--- DATASET RECORDS Enclosed Below ---
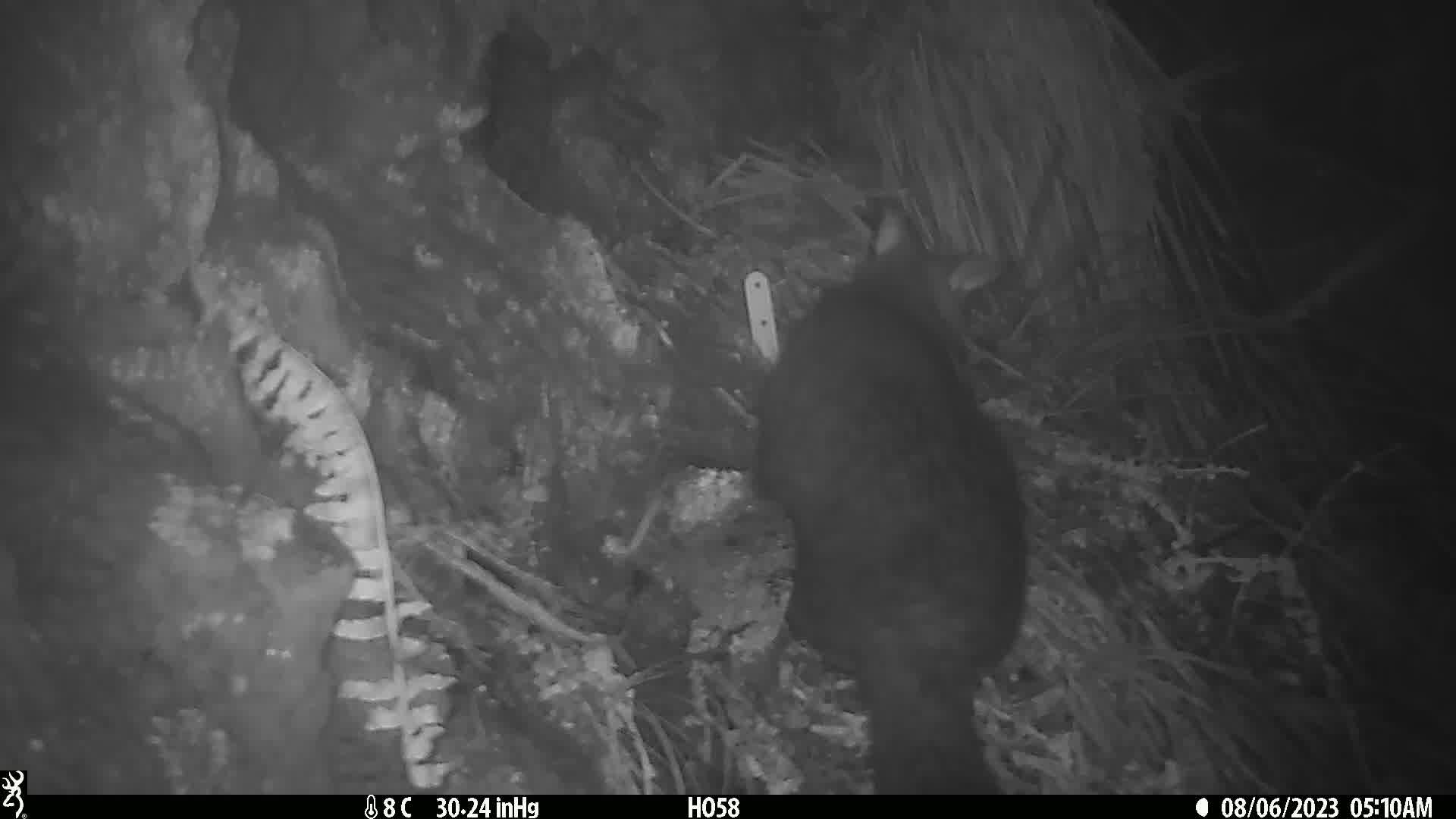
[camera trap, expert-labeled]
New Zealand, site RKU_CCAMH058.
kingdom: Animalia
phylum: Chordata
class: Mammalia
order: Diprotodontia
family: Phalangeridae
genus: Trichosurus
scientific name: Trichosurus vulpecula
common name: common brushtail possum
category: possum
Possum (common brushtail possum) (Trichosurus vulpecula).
--- End of Enclosed DATASET RECORDS ---
--- DATASET RECORDS Enclosed Below ---
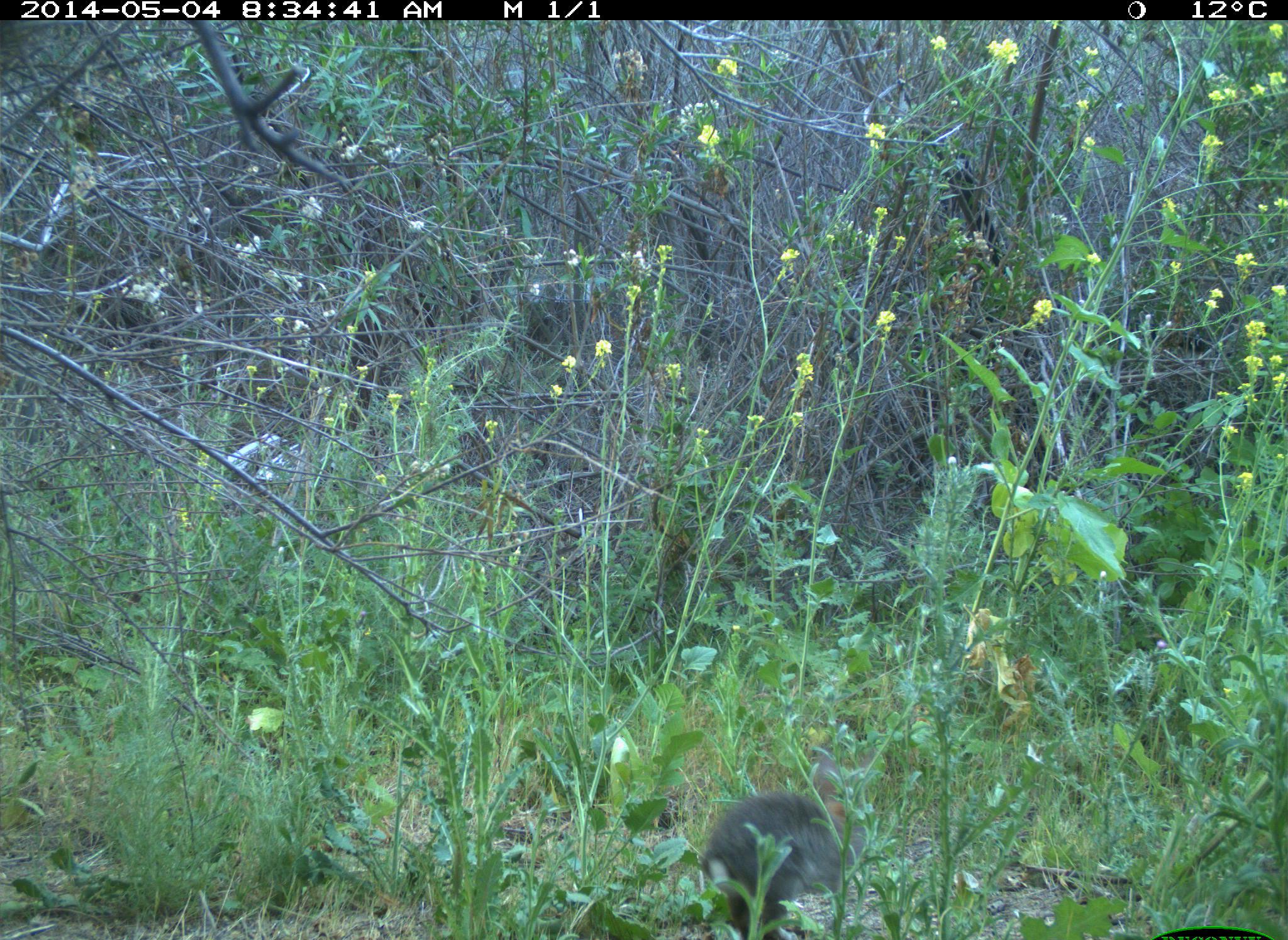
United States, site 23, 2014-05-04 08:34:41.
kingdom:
--- End of Enclosed DATASET RECORDS ---
### BRIEF
Within the listing above, locate the line containing "[camera trap, expert-labeled]" and the line containing "common name: common brushtail possum". Reproduce those two lines and all lines between them exactly, with nothing added.

### RESPONSE
[camera trap, expert-labeled]
New Zealand, site RKU_CCAMH058.
kingdom: Animalia
phylum: Chordata
class: Mammalia
order: Diprotodontia
family: Phalangeridae
genus: Trichosurus
scientific name: Trichosurus vulpecula
common name: common brushtail possum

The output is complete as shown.